Une approche intégrée de la sécurité

En Algérie, la Gendarmerie nationale et la Direction générale de la Sûreté nationale (DGSN) disposent également de structures dédiées à la cybersécurité, comme le Centre de lutte contre la cybercriminalité (CLCC). Cependant, les retards dans la modernisation des équipements et la formation continue des agents restent des points de vigilance. Les récents rapports du ministère de l’Intérieur algérien reconnaissent la nécessité d’accélérer la digitalisation des services, notamment pour faire face à l’essor des fraudes en ligne et des attaques informatiques ciblant les infrastructures critiques.

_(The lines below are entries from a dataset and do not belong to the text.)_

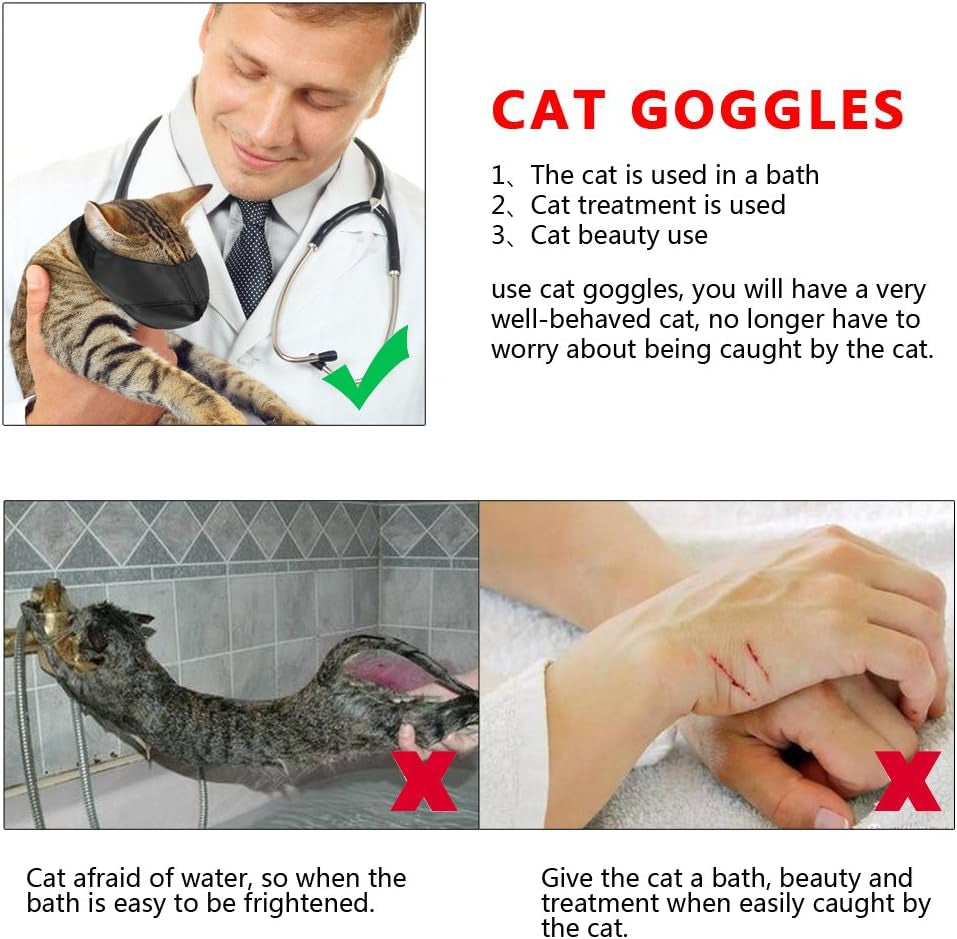 CAT GOGGLES

1、The cat is used in a bath
2、Cat treatment is used
3、Cat beauty use

use cat goggles, you will have a very well-behaved cat, no longer have to worry about being caught by the cat.

Cat afraid of water, so when the bath is easy to be frightened.

Give the cat a bath, beauty and treatment when easily caught by the cat.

Coopération régionale et internationale

L’Algérie, de son côté, entretient des relations sécuritaires étroites avec plusieurs pays, notamment la Tunisie et le Mali, dans le cadre de la lutte contre les groupes armés au Sahel. Cependant, les tensions diplomatiques avec le Maroc ont limité les possibilités de collaboration directe entre les deux pays, malgré des défis communs. Les experts algériens soulignent que l’absence de mécanismes de coordination bilatérale complique la traque des réseaux criminels transfrontaliers, qui exploitent souvent les failles des systèmes de surveillance.

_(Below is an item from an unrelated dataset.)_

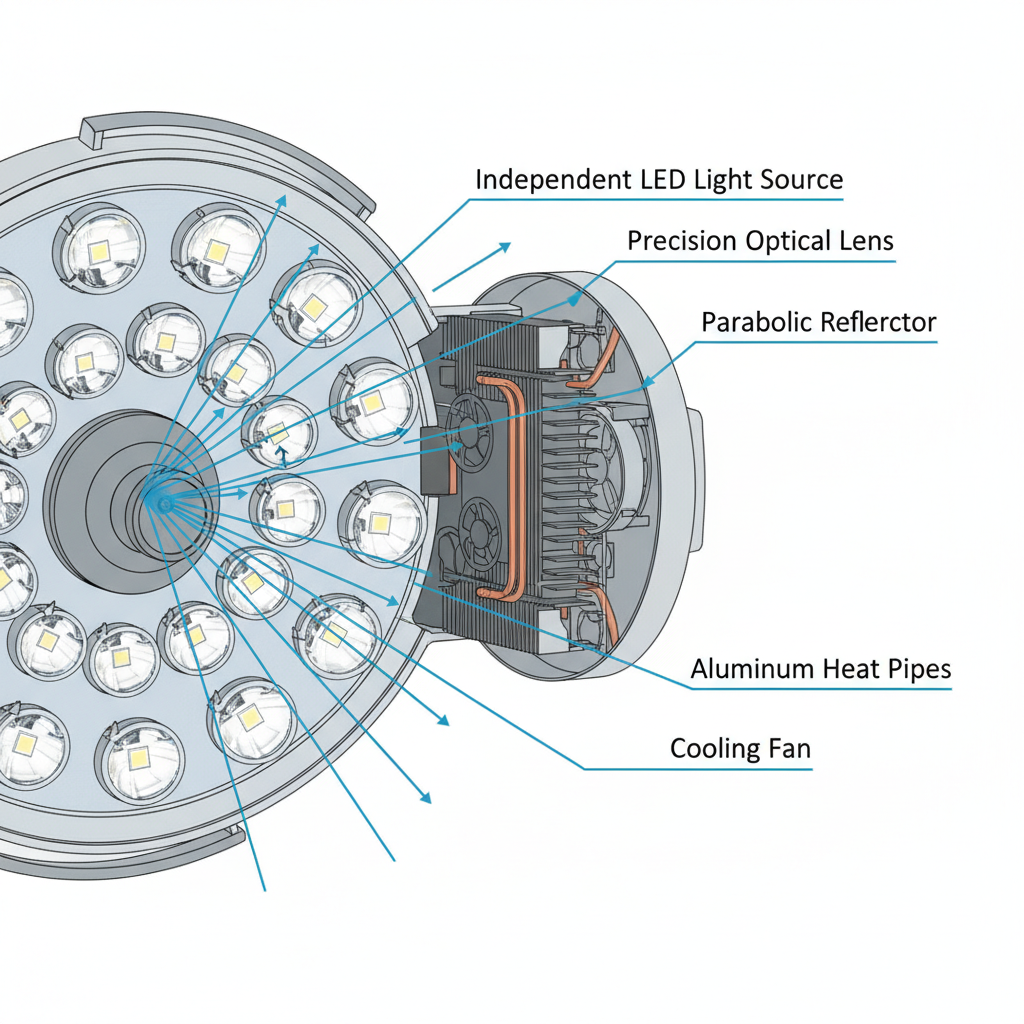 Independent LED Light Source

Precision Optical Lens

Parabolic Reflerctor

Aluminum Heat Pipes

Cooling Fan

Cybersécurité, un enjeu partagé

En Algérie, la loi n° 20-05 relative à la cybersécurité, adoptée en 2020, a posé les bases d’un cadre juridique pour protéger les infrastructures stratégiques. Pourtant, son application reste inégale. Les cyberattaques contre des institutions publiques, comme celle subie par la Sonatrach en 2022, ont révélé des vulnérabilités persistantes. Les spécialistes algériens appellent à une accélération des investissements dans les centres de réponse aux incidents de sécurité (CSIRT), ainsi qu’à une meilleure coordination entre les différents acteurs, publics et privés.

Formation et innovation

En Algérie, la formation des policiers et gendarmes en matière de cybersécurité est encore en cours de structuration. L’École nationale supérieure de police (ENSP) et l’Académie de la Gendarmerie nationale proposent des formations spécialisées, mais leur capacité à absorber l’ensemble des effectifs reste limitée. Les responsables du secteur reconnaissent la nécessité de renforcer les partenariats avec des institutions internationales pour bénéficier de transferts de compétences, comme le fait déjà le Maroc.

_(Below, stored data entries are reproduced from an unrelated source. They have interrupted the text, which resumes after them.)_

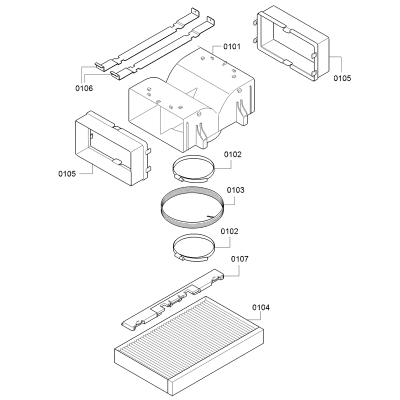 0101
0105
0106
0105
0102
0103
0102
0107
0104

Des défis communs, des réponses différenciées

Pour l’Algérie, la question n’est pas tant de copier le modèle marocain que d’en tirer des enseignements. La modernisation des forces de sécurité nécessite des investissements durables, une meilleure coordination interministérielle et une ouverture maîtrisée aux partenariats étrangers. Les récents efforts pour renforcer la coopération avec l’Union africaine et l’Union européenne en matière de sécurité pourraient offrir des opportunités pour combler les lacunes actuelles.

L’article de جريدة العالم الأمازيغي rappelle que la sécurité est un domaine où la compétition ne doit pas l’emporter sur la coopération. Dans un contexte régional instable, les synergies entre pays voisins pourraient s’avérer décisives pour faire face aux menaces émergentes, qu’elles soient physiques ou numériques.